• **ИСХОДНЫЙ ТЕКСТ**
......

Театральный поэт

3 июля исполнилось бы 85 лет Анатолию Эфросу Елена МИЛИЕНКО   3 июля исполнилось бы 85 лет Анатолию Эфросу «В моей жизни было много всего: и хорошего, и плохого. С годами становишься мудрым и ценишь то, мимо чего в юности пробегал, не оглядываясь. Хорошо, чтобы был дом, и жена, и дети, и чтобы не шалило здоровье, и чтобы работа была, потому что работа на случай беды – самое хорошее лекарство. А еще хорошее лекарство – любить жизнь…» Анатолий ЭФРОС

Анатолий Эфрос ставил спектакли в Центральном детском театре, Театре им. Ленинского комсомола, в театрах на Малой Бронной, на Таганке. Все его работы вызывали неизменный интерес у зрителя.

Он жил театром, своей работой, с уважением и любовью относился к актерам, и они отвечали ему взаимностью.

И сейчас, спустя двадцать три года после ухода Анатолия Эфроса из жизни, работавшие с ним актеры с теплом вспоминают мастера и его уникальные репетиции.

Александр ШИРВИНДТ:

«Эфрос смог вдохнуть в театр новую жизнь»

Я уже работал в Театре им. Ленинского комсомола, когда туда пришел Анатолий Эфрос. Вернее сказать, я сам в немалой степени этому поспособствовал. С Театром им. Ленинского комсомола вообще была очень болезненная история.

Потому что биография этого театра похожа на кардиограмму взбесившегося инфарктника. Бесконечные перемены: то полный тупик, то необыкновенный взлет. При Берсеневе взлет, потом опять тупик.

......

• **ИСХОДНЫЕ ЗАПИСИ**
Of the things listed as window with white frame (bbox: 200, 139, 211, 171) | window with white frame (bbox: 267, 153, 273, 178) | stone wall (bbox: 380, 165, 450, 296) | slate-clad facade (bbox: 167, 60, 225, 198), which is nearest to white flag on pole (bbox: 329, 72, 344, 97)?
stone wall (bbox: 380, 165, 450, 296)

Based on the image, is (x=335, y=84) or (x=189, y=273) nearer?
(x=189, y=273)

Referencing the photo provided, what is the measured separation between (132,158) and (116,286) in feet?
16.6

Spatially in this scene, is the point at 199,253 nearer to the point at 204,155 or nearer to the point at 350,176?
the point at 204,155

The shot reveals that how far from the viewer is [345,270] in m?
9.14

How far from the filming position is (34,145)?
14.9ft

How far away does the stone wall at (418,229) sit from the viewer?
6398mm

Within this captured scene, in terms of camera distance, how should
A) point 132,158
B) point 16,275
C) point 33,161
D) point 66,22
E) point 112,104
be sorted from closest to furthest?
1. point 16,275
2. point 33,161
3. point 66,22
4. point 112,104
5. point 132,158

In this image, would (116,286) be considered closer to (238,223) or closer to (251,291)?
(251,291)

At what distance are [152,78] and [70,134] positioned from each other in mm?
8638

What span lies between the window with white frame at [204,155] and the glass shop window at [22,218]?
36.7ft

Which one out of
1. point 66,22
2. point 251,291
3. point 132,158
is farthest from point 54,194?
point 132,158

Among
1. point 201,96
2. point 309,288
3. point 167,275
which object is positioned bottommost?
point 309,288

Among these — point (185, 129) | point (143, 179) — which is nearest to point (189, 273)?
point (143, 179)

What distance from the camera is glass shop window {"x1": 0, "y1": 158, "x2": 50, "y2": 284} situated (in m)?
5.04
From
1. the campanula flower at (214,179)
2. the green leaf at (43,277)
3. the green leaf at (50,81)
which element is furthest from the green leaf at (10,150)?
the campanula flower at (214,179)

......

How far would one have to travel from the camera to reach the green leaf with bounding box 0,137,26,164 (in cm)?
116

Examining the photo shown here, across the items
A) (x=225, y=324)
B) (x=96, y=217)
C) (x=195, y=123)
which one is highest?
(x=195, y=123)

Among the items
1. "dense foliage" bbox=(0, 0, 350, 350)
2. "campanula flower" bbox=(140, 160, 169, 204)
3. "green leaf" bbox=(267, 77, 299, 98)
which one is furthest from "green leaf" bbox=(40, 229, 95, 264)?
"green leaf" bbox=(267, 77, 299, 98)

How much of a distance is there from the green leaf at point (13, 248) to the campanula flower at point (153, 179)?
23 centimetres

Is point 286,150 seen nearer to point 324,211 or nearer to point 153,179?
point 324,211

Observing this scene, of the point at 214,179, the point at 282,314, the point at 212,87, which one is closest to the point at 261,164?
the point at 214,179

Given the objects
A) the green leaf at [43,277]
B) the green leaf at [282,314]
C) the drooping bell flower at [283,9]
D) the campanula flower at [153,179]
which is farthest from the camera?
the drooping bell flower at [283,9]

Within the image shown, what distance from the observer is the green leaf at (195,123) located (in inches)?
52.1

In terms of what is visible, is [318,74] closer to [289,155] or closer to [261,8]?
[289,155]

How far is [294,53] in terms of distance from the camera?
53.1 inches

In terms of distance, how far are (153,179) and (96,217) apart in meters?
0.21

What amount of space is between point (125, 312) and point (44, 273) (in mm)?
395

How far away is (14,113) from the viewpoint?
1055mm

......

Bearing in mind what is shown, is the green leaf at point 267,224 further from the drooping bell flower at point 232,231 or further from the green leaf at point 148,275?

......

• **ВОПРОСЫ ПО ТЕКСТУ**
[1] Выпишите из статьи об Анатолии Эфросе отрывок слово в слово: от «Анатолий Эфрос ставил» до «отвечали ему взаимностью.» включительно.
[2] В каком театре уже работал Александр Ширвиндт, когда туда пришел Эфрос, по словам статьи об Анатолии Эфросе?
[3] Продолжите статью об Анатолии Эфросе, начав сразу после ее последнего предложения.
Записи взяты из другого источника.

• **ОТВЕТЫ ПО ЗАДАНИЯМ**
[1]
Анатолий Эфрос ставил спектакли в Центральном детском театре, Театре им. Ленинского комсомола, в театрах на Малой Бронной, на Таганке. Все его работы вызывали неизменный интерес у зрителя.

Он жил театром, своей работой, с уважением и любовью относился к актерам, и они отвечали ему взаимностью.

[2] В Театре им. Ленинского комсомола.

[3]
Конечно, Иван Николаевич Берсенев был не только режиссер, но и великий интриган и дипломат. Поставит «Нору» Ибсена – ЦК комсомола открывает пасть, и он тут же создает «Парня из нашего города» – пасть закрывается. После него руководство на себя взяли Софья Гиацинтова и Серафима Бирман – милейшие, интеллигентнейшие дамы, но никакие не худрукши и не режиссерши. И снова провал на много лет. Поскольку театр носил имя Ленинского комсомола, назначение нового художественного руководителя во многом зависело от ЦК ВЛКСМ.

Кандидатура Эфроса не совсем подходила этому театру, хотя тогда он уже был известным, модным и необычным режиссером. Но, поскольку вариантов никаких не было, ЦК комсомола решил рискнуть. Эфрос сам дико боялся этого театра, потому что «Ленинский комсомол» – это бренд, но мы с Левой Дуровым его уговорили. Да и Эфрос все-таки внутри, наверное, сам созрел иметь свой театр, вот и согласился.

И это было мужественно, потому что при его совершенно космическом даровании режиссера он – абсолютно не худрук. Потому что худрук – это не режиссер и не администратор. Это отдельная ипостась. Вот если брать зоопарк такой символический, то худруки – это отдельный вольер.

Совершенно уникальные какие-то произведения. Из худруков настоящих я на своем веку знаю Товстоногова, Ефремова, Плучека, Захарова, может быть, Завадского. В них – комплекс необходимых компонентов для этой страшной должности. Дипломатия кнутом и пряником. Я вот, сидя в этом кресле десять лет, понял – никакой я не худрук.

Так вот Эфрос – не худрук. В нем не было этих необходимых качеств: коммуникабельности и дипломатии. На этом он и сгорел как худрук.

Тем не менее, когда он пришел, актеры, измученные предыдущим случайным кошмаром, бросились осваивать его этюдный метод. Ему и самому было непросто – совершенно другая актерская среда, коллектив, в котором было много старых, еще берсеневских мастеров. Тем не менее своими постановками он смог вдохнуть в этот театр новую жизнь.

Эфрос шел от актера, что сейчас очень редко. Он брал индивидуальность, в которую верил, и вплетал в рисунок. И его уникальность была именно в этом.

Он был необыкновенно увлекающимся человеком, и, когда перешел в театр на Малой Бронной, у него появились влюбленности новые, а мы, так сказать, старожилы его симпатий, потихонечку стали отходить.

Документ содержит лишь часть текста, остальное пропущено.